As per official Kafka documentation:
Log compaction is a mechanism to give finer-grained per-record retention, rather than the coarser-grained time-based retention. The idea is to selectively remove records where we have a more recent update with the same primary key. This way the log is guaranteed to have at least the last state for each key.
In other words, Kafka would remove any older records for which there is a newer version available in the partition log.
This retention policy can be set per-topic, so a single cluster can have some topics where retention is enforced by size or time and other topics where retention is enforced by compaction.
Log Compaction Basics
Let's consider a partition log of a compacted topic before and after compaction has been applied.
As we can see below there are two records with duplicate keys K1 and K3. After we apply log compaction, we only keep records with the latest offset (newest values) and the older ones get discarded (more on this on sections below)
When a log is compacted it consists of head and tail, where head is the traditional Kafka log and new records get appended to the end of it. Kafka ensures that the records in the tail consist only of unique keys because only the tail section is scanned during compaction process while head section may contain duplicate keys.
Please note that log compaction occurs inside a partition and if two records with the same key land in different partitions, they will not be compacted together.
If we look "under the hood" of the partition we will find that Kafka divides the partitions into segments which are files (name ends with
.log ) stored on a file system for each partition. A segment file is part of the partition. As the log cleaner cleans log partition segments, the segments get swapped into the log partition immediately replacing the older segments.
The first offset of the segment, base offset, corresponds to the file name of the segment. The last segment in the partition is called an active segment and it is the only segment to which new messages are appended to. During the cleaning process, an active segment is excluded and you may see duplicate records. The user-age partition below contains a segment 04.log that has not yet been compacted, hence you will see duplicate records.
When the segment file reaches a certain size of age, Kafka will create a new segment file. This can be controlled by the following settings:
segment.bytes: create a new segment when current segment becomes greater than this size. This setting can be set during topic creation and defaults to 1GB
segment.ms: forces the segment to roll over and create a new one when the segment becomes older than this value.
Configuring Log Cleaner for Compaction
The log cleaner is enabled by default, but the cleanup policy is determined by the
log.cleanup.policy setting, which is a broker setting that applies to all topics, but can also be overridden to enable for particular topics.

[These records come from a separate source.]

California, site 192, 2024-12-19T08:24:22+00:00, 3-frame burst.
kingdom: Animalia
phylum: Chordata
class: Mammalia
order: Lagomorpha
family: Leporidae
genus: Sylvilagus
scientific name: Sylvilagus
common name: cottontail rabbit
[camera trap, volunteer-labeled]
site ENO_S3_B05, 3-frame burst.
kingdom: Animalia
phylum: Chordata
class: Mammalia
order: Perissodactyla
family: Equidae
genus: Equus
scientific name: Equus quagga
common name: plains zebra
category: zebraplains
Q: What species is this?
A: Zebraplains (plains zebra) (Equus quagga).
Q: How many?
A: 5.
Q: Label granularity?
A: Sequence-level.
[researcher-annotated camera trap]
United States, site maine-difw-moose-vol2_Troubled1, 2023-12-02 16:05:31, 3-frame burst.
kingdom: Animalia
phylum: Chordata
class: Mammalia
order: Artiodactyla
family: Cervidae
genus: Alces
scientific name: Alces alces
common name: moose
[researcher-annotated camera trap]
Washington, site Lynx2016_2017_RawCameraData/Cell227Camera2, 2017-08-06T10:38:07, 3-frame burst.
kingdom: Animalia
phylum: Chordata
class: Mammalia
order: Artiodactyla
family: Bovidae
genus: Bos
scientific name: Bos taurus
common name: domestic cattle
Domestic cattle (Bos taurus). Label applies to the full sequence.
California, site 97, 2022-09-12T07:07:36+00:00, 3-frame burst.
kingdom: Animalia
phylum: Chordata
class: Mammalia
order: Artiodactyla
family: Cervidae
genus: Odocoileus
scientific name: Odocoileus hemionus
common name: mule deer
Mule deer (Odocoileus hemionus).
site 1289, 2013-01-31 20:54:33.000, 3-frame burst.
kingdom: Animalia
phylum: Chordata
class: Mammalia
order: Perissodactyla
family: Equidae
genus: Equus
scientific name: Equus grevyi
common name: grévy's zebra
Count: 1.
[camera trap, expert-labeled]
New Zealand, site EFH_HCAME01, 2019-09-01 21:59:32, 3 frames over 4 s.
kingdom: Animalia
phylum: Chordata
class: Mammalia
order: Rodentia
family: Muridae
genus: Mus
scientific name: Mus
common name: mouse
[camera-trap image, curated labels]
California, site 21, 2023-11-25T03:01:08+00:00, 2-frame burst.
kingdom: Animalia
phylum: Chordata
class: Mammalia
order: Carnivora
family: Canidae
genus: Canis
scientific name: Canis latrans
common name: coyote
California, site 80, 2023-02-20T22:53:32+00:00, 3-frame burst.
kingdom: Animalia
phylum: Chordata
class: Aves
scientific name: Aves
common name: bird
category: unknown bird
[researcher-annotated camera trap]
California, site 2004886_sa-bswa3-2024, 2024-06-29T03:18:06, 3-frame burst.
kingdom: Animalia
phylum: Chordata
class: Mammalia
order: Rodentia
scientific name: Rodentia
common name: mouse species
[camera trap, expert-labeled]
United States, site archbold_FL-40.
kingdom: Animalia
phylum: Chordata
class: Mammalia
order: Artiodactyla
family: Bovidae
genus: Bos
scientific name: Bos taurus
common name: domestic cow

To enable log compaction for all topics, you will need to set
log.cleanup.policy = compact which will affects all topics in the cluster that do not have a configuration override in place.
Before the cleaning begins, the cleaner thread will inspect the logs to find those with highest dirty ratio which is calculated as the ratio of the number of bytes in the head vs the total number of bytes in the log (tail + head).
min.cleanable.dirty.ratio: how frequently the log compactor will attempt to clean the log.
Log cleaner can be configured to leave some amount of uncompacted "head" of the log by setting compaction time lag:
log.cleaner.min.compaction.lag.ms: by setting this value greater than 0 will prevent log cleaner from compacting messages with an age newer than a minimum message age. Allows to delay compacting records.
log.cleaner.max.compaction.lag.ms: The maximum amount of time message will remain uncompacted. Please note that this is not a hard deadline as it is subject to availability of log cleaner threads and actual compaction time.
During the cleanup process, log cleaner threads would also remove records that have a null value, also known as tombstone records. These records can be delayed from being deleted by configuring
delete.retention.ms for compacted topic.
From Kafka documentation:
The amount of time to retain delete tombstone markers for log compacted topics. This setting also gives a bound on the time in which a consumer must complete a read if they begin from offset 0 to ensure that they get a valid snapshot of the final stage (otherwise delete tombstones may be collected before they complete their scan).
The consumer sees all tombstones as long as the consumer reaches head of a log in a period less than the topic config
delete.retention.ms (the default is 24 hours).